- _Task directions_: None of the images should appear in your copy. Transcribe the data in full.

- _Data shown_:

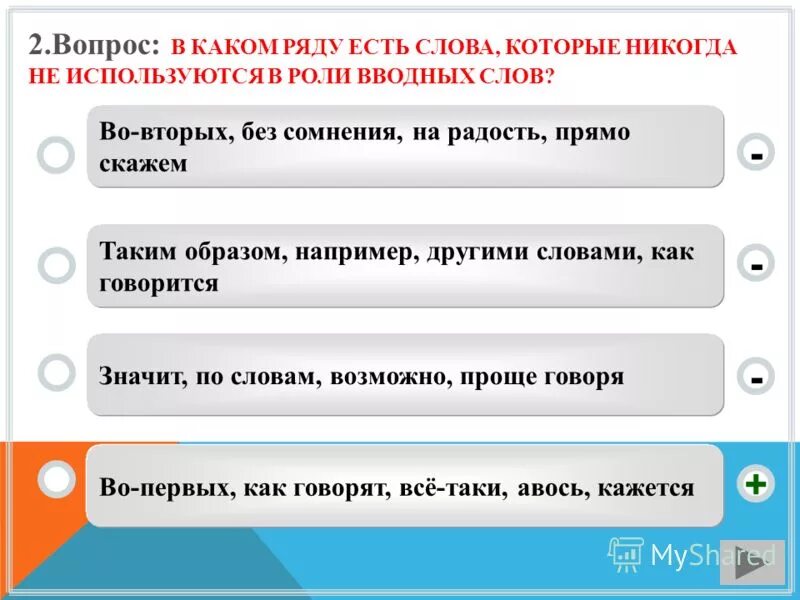 2.Вопрос: В КАКОМ РЯДУ ЕСТЬ СЛОВА, КОТОРЫЕ НИКОГДА НЕ ИСПОЛЬЗУЮТСЯ В РОЛИ ВВОДНЫХ СЛОВ?

Во-вторых, без сомнения, на радость, прямо скажем

-

Таким образом, например, другими словами, как говорится

-

Значит, по словам, возможно, проще говоря

-

Во-первых, как говорят, всё-таки, авось, кажется

+

MyShared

- _Answer section_:
 2.Вопрос: В КАКОМ РЯДУ ЕСТЬ СЛОВА, КОТОРЫЕ НИКОГДА НЕ ИСПОЛЬЗУЮТСЯ В РОЛИ ВВОДНЫХ СЛОВ?

Во-вторых, без сомнения, на радость, прямо скажем

-

Таким образом, например, другими словами, как говорится

-

Значит, по словам, возможно, проще говоря

-

Во-первых, как говорят, всё-таки, авось, кажется

+

MyShared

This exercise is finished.